Short problem:
Reproduce all the entries below with every "scene" changed to "view" and nothing else altered, leaving out the pictures.
-- Begin Supplied entries --
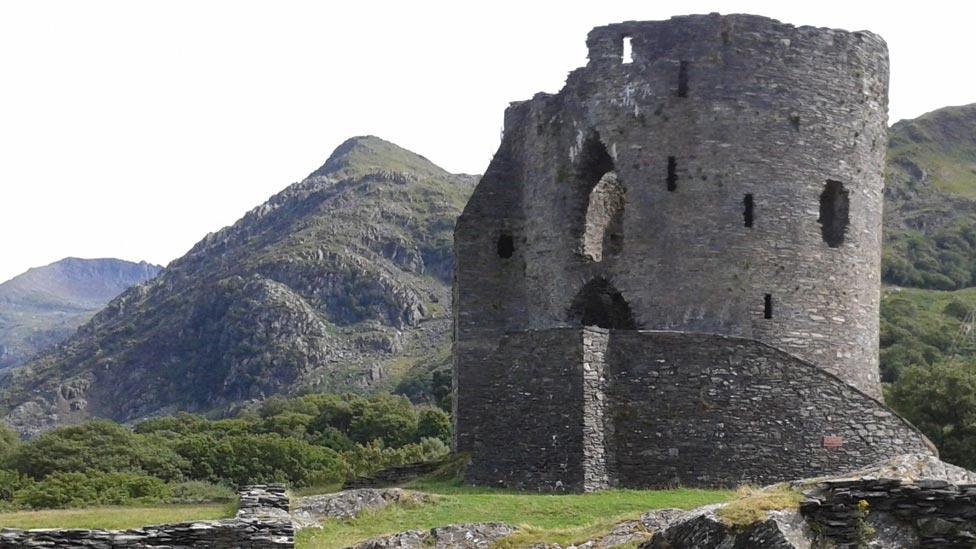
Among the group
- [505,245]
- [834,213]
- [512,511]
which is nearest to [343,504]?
[512,511]

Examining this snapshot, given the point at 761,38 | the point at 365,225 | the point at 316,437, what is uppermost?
the point at 365,225

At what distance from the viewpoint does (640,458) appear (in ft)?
78.0

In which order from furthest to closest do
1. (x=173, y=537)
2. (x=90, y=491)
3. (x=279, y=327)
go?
(x=279, y=327)
(x=90, y=491)
(x=173, y=537)

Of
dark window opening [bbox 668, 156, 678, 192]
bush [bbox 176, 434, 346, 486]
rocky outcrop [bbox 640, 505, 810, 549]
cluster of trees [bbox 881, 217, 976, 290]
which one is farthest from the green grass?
cluster of trees [bbox 881, 217, 976, 290]

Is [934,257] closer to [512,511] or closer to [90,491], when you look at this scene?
[90,491]

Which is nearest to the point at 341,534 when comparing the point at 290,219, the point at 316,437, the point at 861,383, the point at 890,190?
the point at 861,383

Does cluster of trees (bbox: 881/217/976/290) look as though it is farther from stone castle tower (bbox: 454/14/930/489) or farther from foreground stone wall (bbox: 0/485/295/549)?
foreground stone wall (bbox: 0/485/295/549)

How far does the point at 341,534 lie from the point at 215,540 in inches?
102

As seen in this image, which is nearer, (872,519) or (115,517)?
(872,519)

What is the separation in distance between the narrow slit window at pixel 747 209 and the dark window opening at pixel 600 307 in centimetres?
310

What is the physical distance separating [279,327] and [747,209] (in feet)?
379

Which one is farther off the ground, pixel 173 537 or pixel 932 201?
pixel 932 201

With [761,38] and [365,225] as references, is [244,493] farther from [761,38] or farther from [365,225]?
[365,225]

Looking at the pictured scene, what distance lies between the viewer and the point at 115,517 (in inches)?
870
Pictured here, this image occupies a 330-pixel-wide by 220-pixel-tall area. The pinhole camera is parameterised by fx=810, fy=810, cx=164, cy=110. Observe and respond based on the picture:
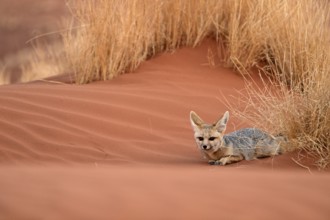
-- End Supplied entries --
Written answer:
Among the group
- [505,245]
- [834,213]
- [512,511]
which is nearest to [343,504]?
[512,511]

Examining this snapshot, given the point at 761,38 | the point at 365,225 | the point at 316,437, what is uppermost?
the point at 365,225

At what distance from the viewpoint does (640,458) appear (in ft)?
78.0

In which order from furthest to closest do
1. (x=173, y=537)
2. (x=90, y=491)
3. (x=279, y=327)
go?
(x=279, y=327)
(x=90, y=491)
(x=173, y=537)

Of
dark window opening [bbox 668, 156, 678, 192]
bush [bbox 176, 434, 346, 486]
rocky outcrop [bbox 640, 505, 810, 549]
cluster of trees [bbox 881, 217, 976, 290]
which one is farthest from the green grass?
cluster of trees [bbox 881, 217, 976, 290]

Is [934,257] closer to [512,511] or closer to [90,491], when you look at this view?
[90,491]

Which is nearest to the point at 341,534 when comparing the point at 290,219, the point at 316,437, the point at 861,383, the point at 890,190?
the point at 861,383

Does cluster of trees (bbox: 881/217/976/290) look as though it is farther from stone castle tower (bbox: 454/14/930/489) or farther from foreground stone wall (bbox: 0/485/295/549)?
foreground stone wall (bbox: 0/485/295/549)

How far does the point at 341,534 lie from the point at 215,540 in inches?
102

As seen in this image, which is nearer, (872,519) or (115,517)?
(872,519)

What is the separation in distance between the narrow slit window at pixel 747 209 and the dark window opening at pixel 600 307 in centimetres?
310

What is the physical distance separating [279,327] and [747,209] (in feet)?
379

Which one is farther off the ground, pixel 173 537 or pixel 932 201?
pixel 932 201

With [761,38] and [365,225] as references, is [244,493] farther from [761,38] or farther from [365,225]?
[365,225]

Looking at the pictured view, what distance lies between the viewer and the point at 115,517 (in inches)?
870
Pictured here, this image occupies a 330-pixel-wide by 220-pixel-tall area. The pinhole camera is parameterised by fx=810, fy=810, cx=164, cy=110. Observe and respond based on the picture:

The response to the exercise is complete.